Stated exercise:
Collect each line of the records that contains the word "club", and copy those lines out in full.
----- Data for the task -----
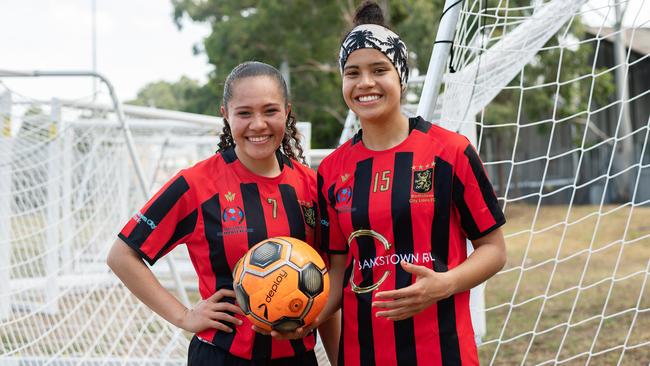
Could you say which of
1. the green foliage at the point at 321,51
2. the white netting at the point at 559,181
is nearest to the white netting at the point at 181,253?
the white netting at the point at 559,181

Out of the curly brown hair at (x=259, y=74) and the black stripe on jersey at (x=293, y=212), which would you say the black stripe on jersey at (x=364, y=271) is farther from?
the curly brown hair at (x=259, y=74)

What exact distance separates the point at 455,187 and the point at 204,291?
90 centimetres

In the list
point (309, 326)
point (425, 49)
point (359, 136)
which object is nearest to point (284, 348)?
point (309, 326)

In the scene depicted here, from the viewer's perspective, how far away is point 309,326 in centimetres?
213

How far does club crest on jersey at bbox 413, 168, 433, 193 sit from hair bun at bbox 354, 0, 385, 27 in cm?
53

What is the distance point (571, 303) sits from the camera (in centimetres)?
718

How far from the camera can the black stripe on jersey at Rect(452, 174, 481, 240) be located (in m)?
2.06

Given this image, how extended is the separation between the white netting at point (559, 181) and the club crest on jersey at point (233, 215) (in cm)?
131

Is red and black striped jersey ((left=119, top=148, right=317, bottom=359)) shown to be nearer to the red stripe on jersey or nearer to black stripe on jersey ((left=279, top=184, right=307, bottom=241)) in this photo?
black stripe on jersey ((left=279, top=184, right=307, bottom=241))

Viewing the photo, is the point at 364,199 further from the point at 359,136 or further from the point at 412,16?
the point at 412,16

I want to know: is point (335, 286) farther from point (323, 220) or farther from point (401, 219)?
point (401, 219)

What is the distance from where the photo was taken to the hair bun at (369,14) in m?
2.25

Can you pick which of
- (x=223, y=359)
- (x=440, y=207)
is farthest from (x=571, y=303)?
(x=223, y=359)

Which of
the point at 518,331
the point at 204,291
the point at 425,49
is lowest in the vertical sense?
the point at 518,331
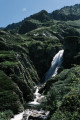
-----
Output below:
How far does club crest on jersey at bbox 413, 168, 433, 193 sit from hair bun at bbox 354, 0, 385, 27 in cm?
Given this image, how extended is the separation between the white netting at point (559, 181) and the club crest on jersey at point (233, 215) (in cm)?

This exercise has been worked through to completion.